* [Directions for this task]
For the word "name", find each line in the entries where it occurs and copy that line.

Recorded data
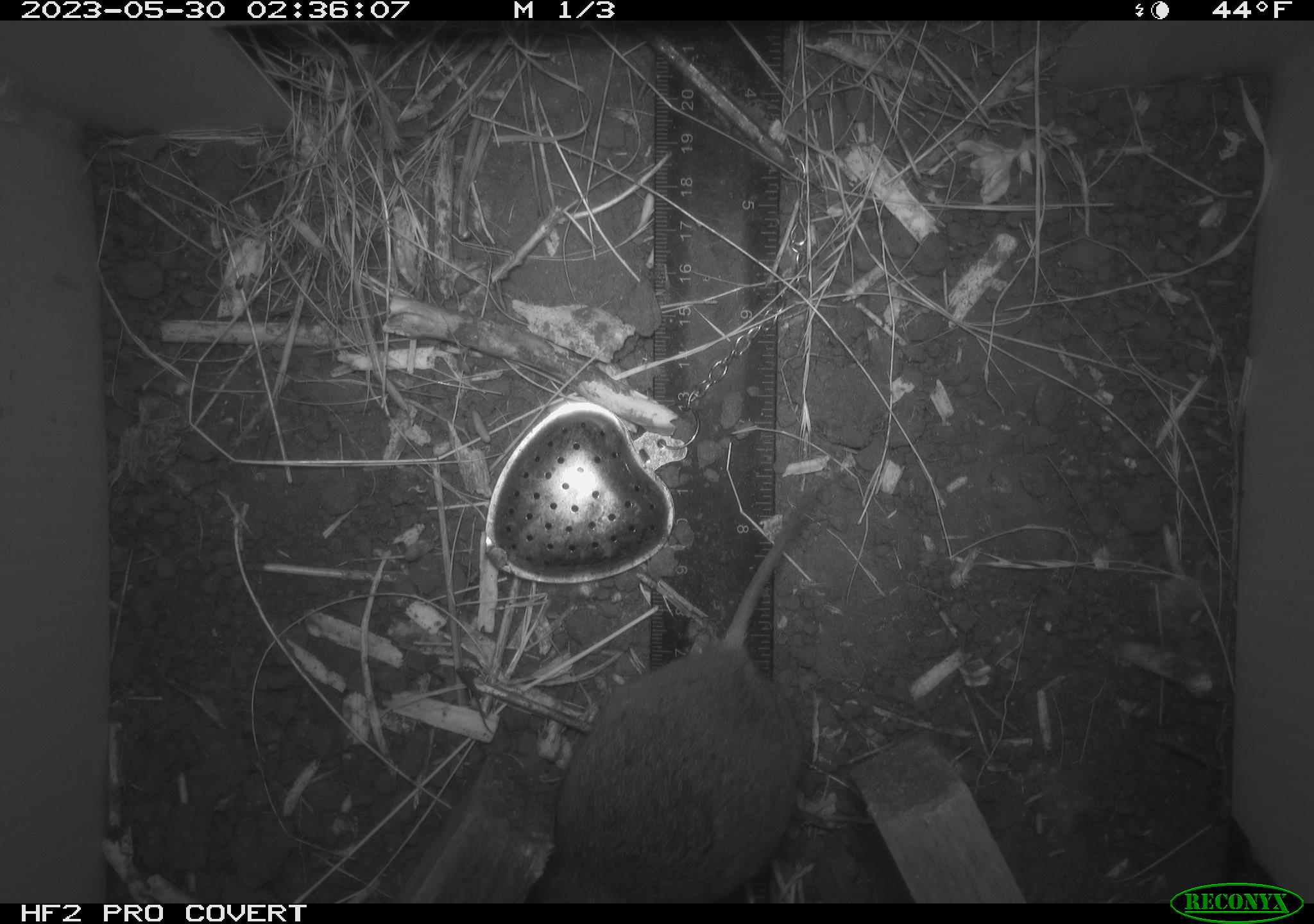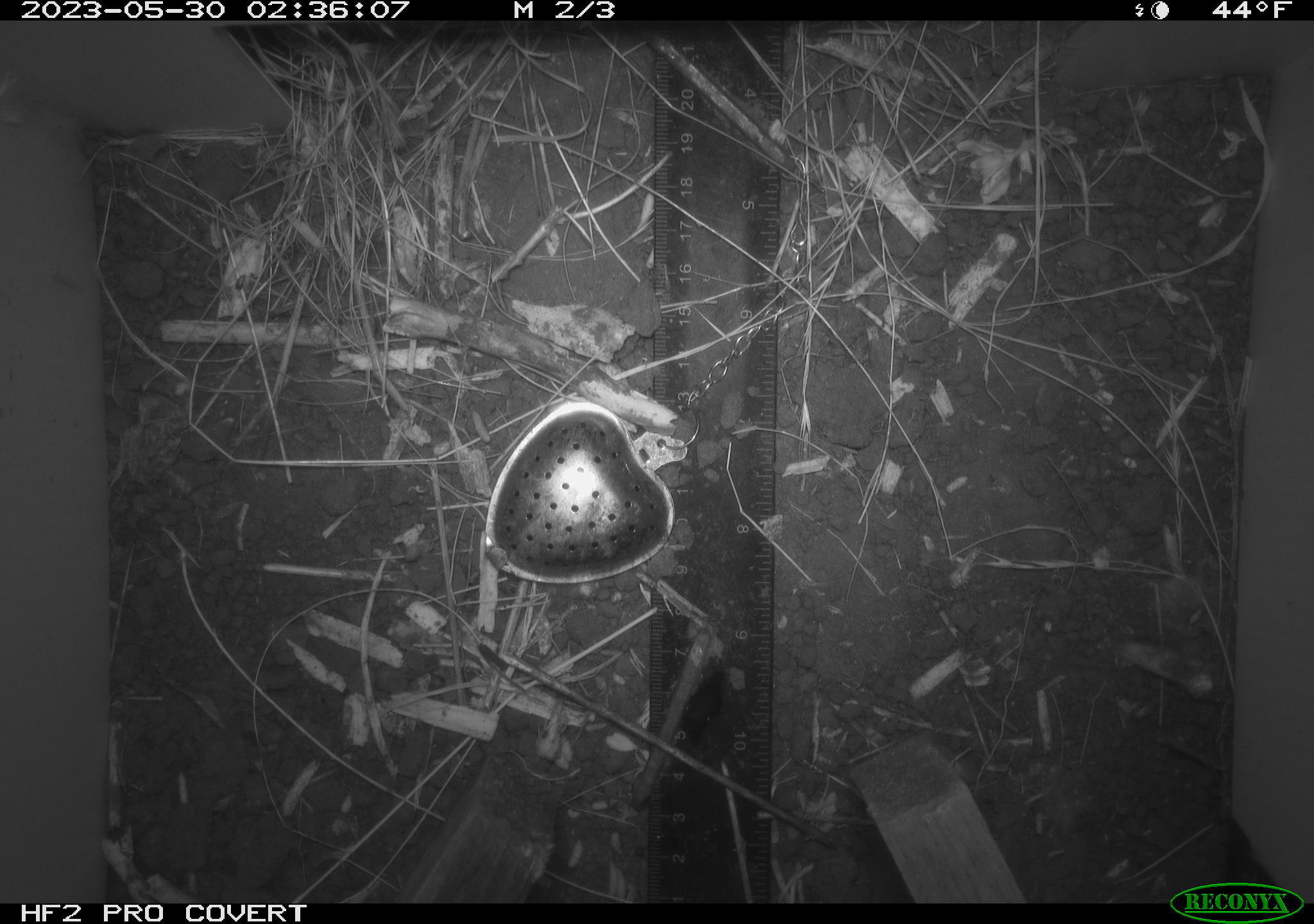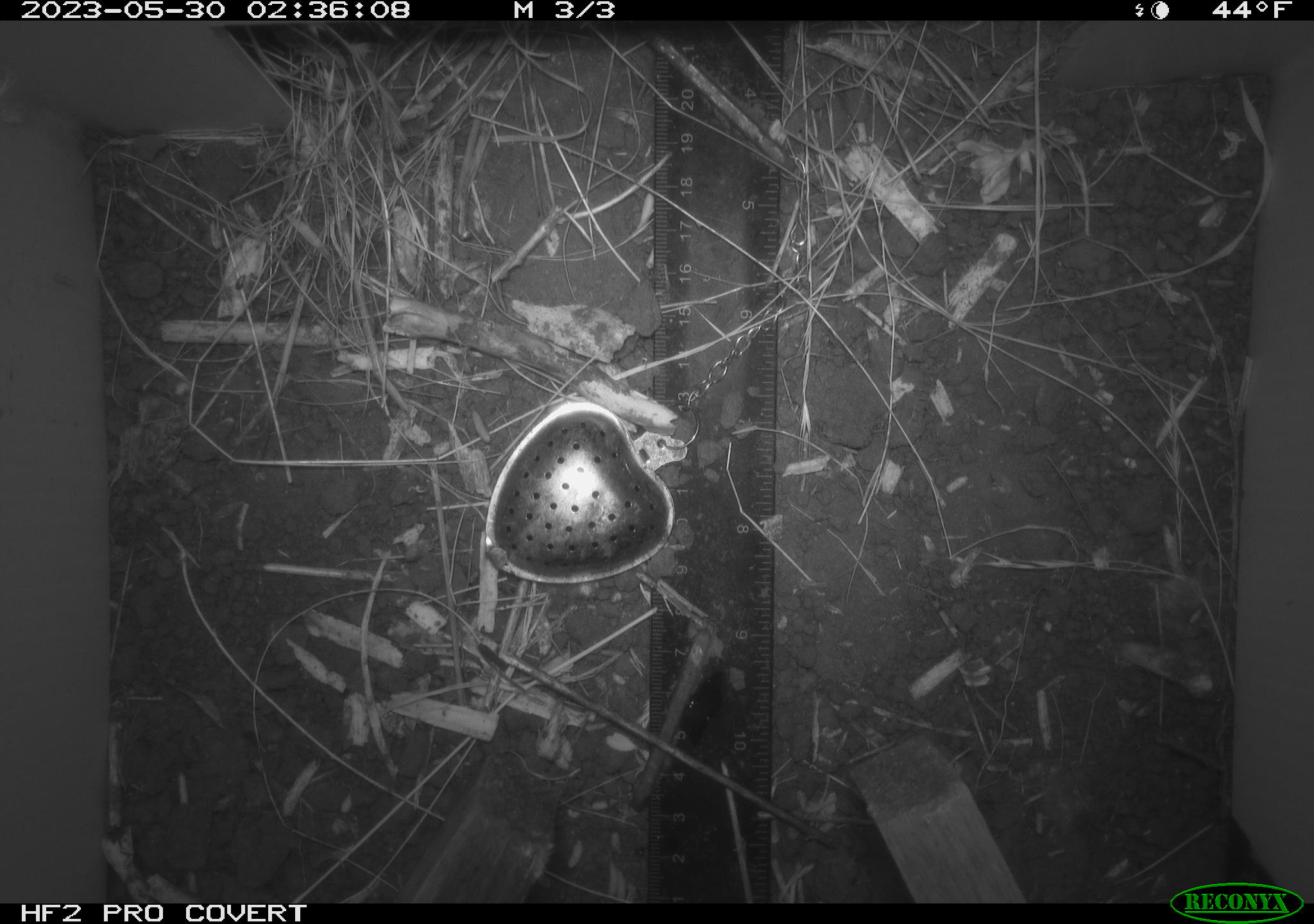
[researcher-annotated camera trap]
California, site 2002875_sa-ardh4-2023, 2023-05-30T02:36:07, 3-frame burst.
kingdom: Animalia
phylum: Chordata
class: Mammalia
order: Rodentia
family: Cricetidae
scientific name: Arvicolinae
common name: voles, lemmings, and muskrats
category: arvicolinae subfamily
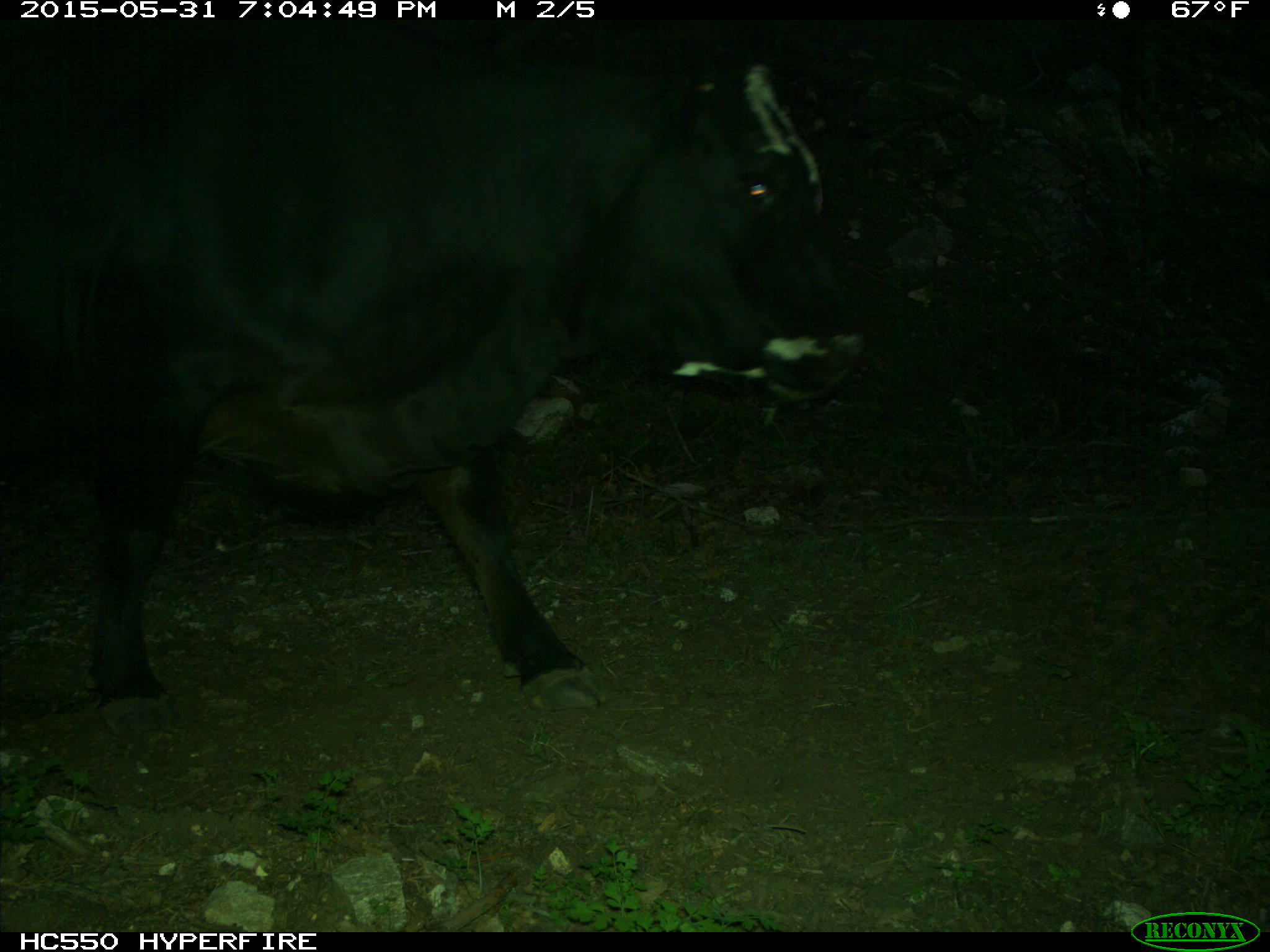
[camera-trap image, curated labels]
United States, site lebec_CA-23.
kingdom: Animalia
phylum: Chordata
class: Mammalia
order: Artiodactyla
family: Bovidae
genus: Bos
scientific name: Bos taurus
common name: domestic cow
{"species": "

* [Solution to this exercise]
scientific name: Arvicolinae
common name: voles, lemmings, and muskrats
scientific name: Bos taurus
common name: domestic cow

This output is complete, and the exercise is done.